* _Source data_:
....................

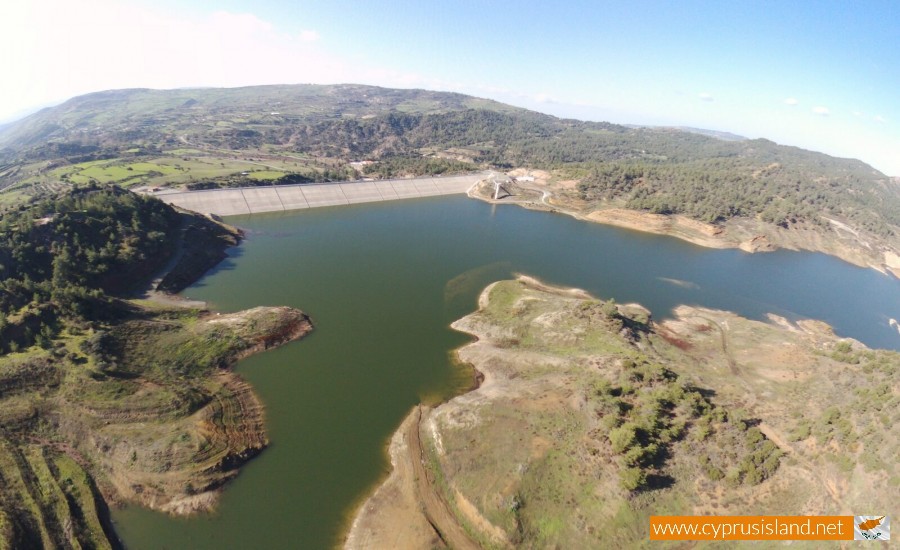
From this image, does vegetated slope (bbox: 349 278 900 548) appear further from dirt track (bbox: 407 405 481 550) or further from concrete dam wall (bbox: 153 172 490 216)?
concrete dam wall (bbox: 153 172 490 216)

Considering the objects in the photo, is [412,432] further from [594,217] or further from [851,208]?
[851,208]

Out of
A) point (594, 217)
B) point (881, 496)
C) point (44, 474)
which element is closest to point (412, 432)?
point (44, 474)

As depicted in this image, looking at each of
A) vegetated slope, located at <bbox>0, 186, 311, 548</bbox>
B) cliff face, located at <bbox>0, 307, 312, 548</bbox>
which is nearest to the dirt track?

....................

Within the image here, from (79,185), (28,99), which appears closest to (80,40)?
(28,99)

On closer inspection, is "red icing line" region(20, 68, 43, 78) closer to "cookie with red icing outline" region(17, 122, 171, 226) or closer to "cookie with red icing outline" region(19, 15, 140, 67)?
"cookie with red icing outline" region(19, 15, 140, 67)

....................

* _Exercise directions_: Write out the data in the first block without any change, starting with the line that contains "From this image, does" and continuing through the line that contains "which is nearest to the dirt track?", with both of those lines included.

* _Reply_:
From this image, does vegetated slope (bbox: 349 278 900 548) appear further from dirt track (bbox: 407 405 481 550) or further from concrete dam wall (bbox: 153 172 490 216)?
concrete dam wall (bbox: 153 172 490 216)

Considering the objects in the photo, is [412,432] further from [594,217] or further from [851,208]?
[851,208]

Out of
A) point (594, 217)
B) point (881, 496)
C) point (44, 474)
which element is closest to point (412, 432)?
point (44, 474)

As depicted in this image, looking at each of
A) vegetated slope, located at <bbox>0, 186, 311, 548</bbox>
B) cliff face, located at <bbox>0, 307, 312, 548</bbox>
which is nearest to the dirt track?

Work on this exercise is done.